Mi madre odiaba a la suya por hacerle eso, odiaba a su padre por consentirlo y odiaba aquel interminable viaje en tren en el que sólo podía pensar en él y en todo lo que dejaba atrás. La nueva vida no se le antojaba mejor y sus comienzos confirmaron esa sensación. Se mudaron a Vista Alegre, un barrio obrero de Mataró de finales de los 50. La idea de su madre era que si las dos hijas mayores trabajaban como minyones (sirvientas) y las demás en una fábrica, podría ganar lo suficiente para no depender de su marido. Pero éste pronto sucumbió a la tuberculosis y murió poco tiempo después. Mi madre trabajaba por entonces en una fábrica de telares y compartía cama con todas sus hermanas. Dos dormían en la cabecera y las otras dos a los pies del lecho. Ella soñaba con el día en el que podría volver a ver a su gran amor. Los únicos instantes en que era feliz eran los que dedicaba a las cartas que se escribían. Habían acordado que él la visitaría en Barcelona. Cuando llegó el día se arregló como nunca lo había hecho. Estaba llena de ilusión. Llegó al punto de encuentro y se dispuso a esperarle. Pero cuando se dio cuenta de que su espera era en vano se marchó con el corazón roto, deshecha por el dolor de no saber por qué no se había presentado. Pasaron los años y mi madre conoció a mi padre en un baile del velódromo de Mataró. Era un chico rubio de ojos azules y buen bailarín. Pronto se fijó en ella y se casaron tiempo después. A los nueve meses nací yo, a los tres años, mi hermano José, más tarde, David, y doce años más tarde, mi hermana Mireia.
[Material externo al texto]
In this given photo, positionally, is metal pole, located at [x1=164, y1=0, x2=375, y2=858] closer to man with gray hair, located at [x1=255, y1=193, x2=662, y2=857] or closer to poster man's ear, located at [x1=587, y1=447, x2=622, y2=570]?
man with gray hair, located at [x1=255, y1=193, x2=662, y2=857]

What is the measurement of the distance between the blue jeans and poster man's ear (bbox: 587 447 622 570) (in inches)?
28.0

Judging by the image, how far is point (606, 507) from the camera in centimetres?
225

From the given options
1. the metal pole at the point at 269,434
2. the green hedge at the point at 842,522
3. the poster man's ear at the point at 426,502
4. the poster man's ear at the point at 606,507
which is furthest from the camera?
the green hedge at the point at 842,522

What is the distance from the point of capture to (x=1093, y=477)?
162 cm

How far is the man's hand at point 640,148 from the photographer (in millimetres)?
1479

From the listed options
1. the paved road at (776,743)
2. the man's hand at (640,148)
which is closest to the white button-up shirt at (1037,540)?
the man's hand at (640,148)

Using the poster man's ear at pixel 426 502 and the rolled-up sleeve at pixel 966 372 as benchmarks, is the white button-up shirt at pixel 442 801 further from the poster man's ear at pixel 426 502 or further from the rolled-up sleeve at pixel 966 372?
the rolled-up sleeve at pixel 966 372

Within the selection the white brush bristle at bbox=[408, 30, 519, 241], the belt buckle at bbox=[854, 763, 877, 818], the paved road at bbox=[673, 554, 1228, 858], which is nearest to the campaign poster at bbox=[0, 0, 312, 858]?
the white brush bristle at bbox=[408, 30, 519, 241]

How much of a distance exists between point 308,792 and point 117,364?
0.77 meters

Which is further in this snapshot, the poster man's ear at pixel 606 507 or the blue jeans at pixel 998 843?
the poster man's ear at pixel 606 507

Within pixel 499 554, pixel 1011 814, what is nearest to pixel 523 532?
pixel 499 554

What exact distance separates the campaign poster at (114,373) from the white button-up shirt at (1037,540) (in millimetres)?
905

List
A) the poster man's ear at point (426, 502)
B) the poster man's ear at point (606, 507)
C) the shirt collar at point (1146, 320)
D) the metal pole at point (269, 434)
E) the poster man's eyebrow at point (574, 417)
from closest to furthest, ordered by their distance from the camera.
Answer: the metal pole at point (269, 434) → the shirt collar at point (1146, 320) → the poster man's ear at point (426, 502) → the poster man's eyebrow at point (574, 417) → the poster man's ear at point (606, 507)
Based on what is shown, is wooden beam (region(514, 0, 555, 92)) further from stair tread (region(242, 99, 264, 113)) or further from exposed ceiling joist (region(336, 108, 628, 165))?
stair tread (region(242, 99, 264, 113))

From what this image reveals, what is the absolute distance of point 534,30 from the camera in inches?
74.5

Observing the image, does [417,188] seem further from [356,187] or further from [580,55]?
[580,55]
Ahora, al cabo de tantos años, una de sus hermanas, poco antes de morir, le confesó que tenía que contarle algo que ella, mi abuela y el resto de hermanas habían hecho tiempo atrás, pero murió antes de poder contárselo. Mi madre, a través de una amiga del pueblo, supo que aquel chico había ido realmente a Barcelona, después de haber ahorrado trabajando todo el verano para costearse el billete, pero que cuando volvió al pueblo no era el mismo. Estaba triste, angustiado y arisco. Nunca supieron qué le había pasado en aquel viaje. A pesar de ello, hizo lo que para mi fue un verdadero gesto de amor: tiempo atrás, cuando mi madre aún vivía en el pueblo siempre le decía «mira, si no nos casamos, cásate con ella [otra chica del pueblo], que es muy buena chica, huérfana y muy trabajadora». Y lo hizo. Se casó con la mujer que su amor le había elegido.
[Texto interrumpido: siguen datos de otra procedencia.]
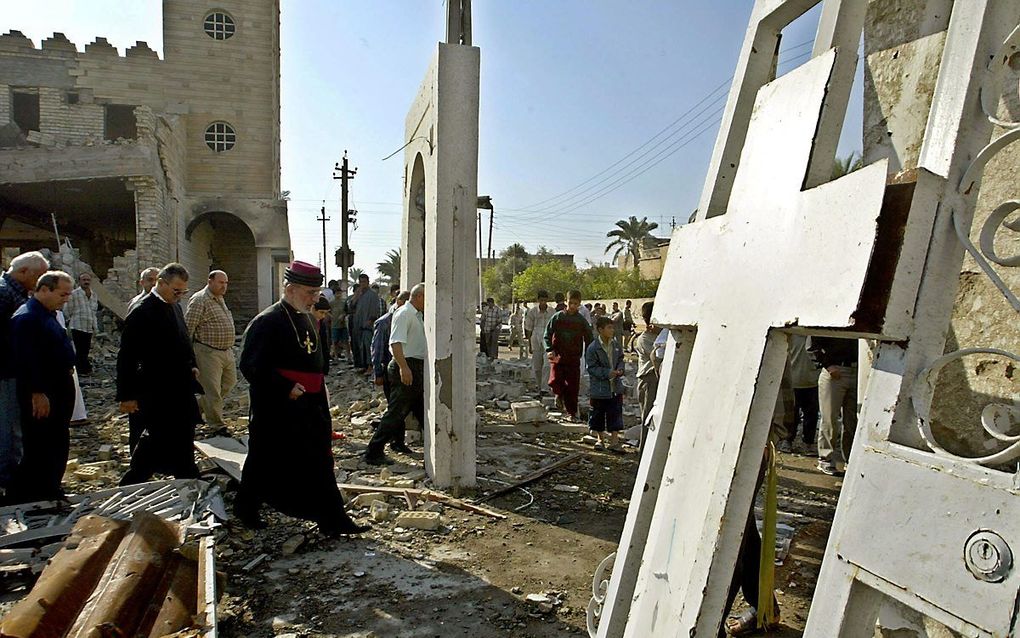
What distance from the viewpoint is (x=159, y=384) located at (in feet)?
16.1

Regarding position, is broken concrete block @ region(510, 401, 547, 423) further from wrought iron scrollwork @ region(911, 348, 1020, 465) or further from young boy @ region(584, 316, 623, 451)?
wrought iron scrollwork @ region(911, 348, 1020, 465)

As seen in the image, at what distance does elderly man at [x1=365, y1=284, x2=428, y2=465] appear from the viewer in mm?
5879

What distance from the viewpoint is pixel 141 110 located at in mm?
14672

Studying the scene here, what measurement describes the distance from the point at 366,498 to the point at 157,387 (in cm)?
186

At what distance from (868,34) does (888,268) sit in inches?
62.5

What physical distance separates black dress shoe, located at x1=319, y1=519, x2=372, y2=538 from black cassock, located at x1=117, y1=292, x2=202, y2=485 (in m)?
1.58

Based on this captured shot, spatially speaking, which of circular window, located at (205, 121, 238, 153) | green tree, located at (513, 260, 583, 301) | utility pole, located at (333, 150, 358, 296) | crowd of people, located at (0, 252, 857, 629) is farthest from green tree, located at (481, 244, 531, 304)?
crowd of people, located at (0, 252, 857, 629)

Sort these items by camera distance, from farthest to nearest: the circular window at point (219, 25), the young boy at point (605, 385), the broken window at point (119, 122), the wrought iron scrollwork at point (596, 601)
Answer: the circular window at point (219, 25) → the broken window at point (119, 122) → the young boy at point (605, 385) → the wrought iron scrollwork at point (596, 601)

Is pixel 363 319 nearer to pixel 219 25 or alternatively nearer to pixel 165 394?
pixel 165 394

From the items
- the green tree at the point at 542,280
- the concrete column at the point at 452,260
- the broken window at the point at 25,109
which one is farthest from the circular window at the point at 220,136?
the green tree at the point at 542,280

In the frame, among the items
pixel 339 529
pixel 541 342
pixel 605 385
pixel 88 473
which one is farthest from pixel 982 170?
pixel 541 342

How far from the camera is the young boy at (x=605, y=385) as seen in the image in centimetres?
659

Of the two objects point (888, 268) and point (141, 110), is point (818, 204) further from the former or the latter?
point (141, 110)

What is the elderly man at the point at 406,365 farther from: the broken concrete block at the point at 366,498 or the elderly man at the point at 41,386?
the elderly man at the point at 41,386
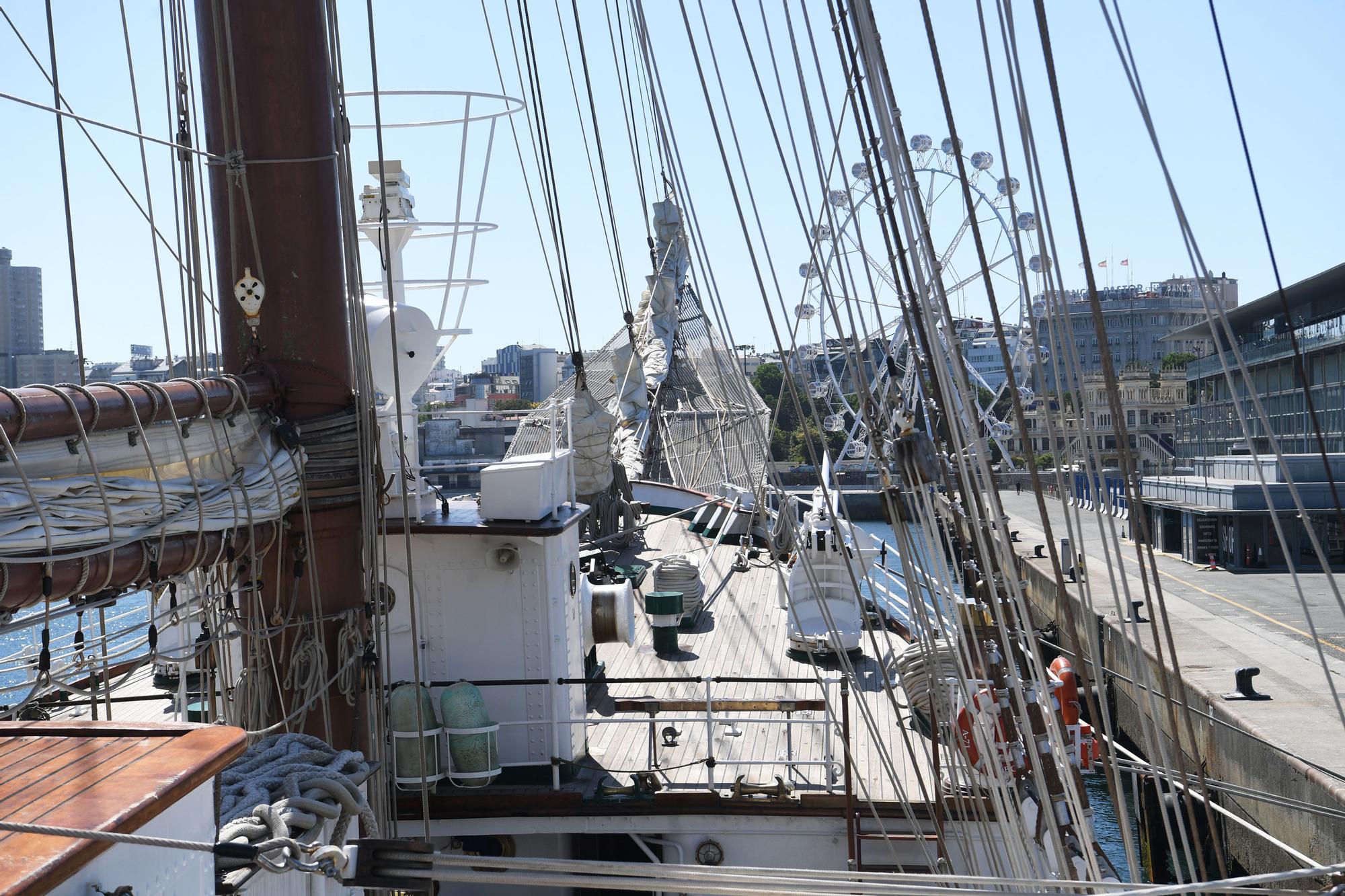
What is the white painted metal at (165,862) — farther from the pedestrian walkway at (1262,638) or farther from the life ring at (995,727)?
the pedestrian walkway at (1262,638)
Lo bonito de esta historia es que mi madre y él se prometieron que mientras existiera la luna, cada vez que uno de los dos la mirase el otro sabría que aún se querían. Cuando mi madre miraba la luna y se le escapaba una lágrima yo no conseguía saber qué le ocurría. Hasta que un día le confesé que, aún estando casada, amaba a otra persona con la que tengo la promesa de que mientras los dos miremos la luna, estaremos juntos. Cuál fue mi sorpresa al descubrir que mi madre mantenía la misma promesa con alguien. Creo que desde que era una niña no me había abrazado así. Fue un abrazo intenso y profundo. Me llegó al alma. Y acto seguido me explicó toda esta historia. La historia de mi madre. Una mujer que no tuvo infancia. Una mujer a quien arrebataron el gran amor de su vida, pero que a pesar de ello no pierde la fe de ser feliz con el hombre que siempre ha amado. Porque la esperanza es lo último que se pierde.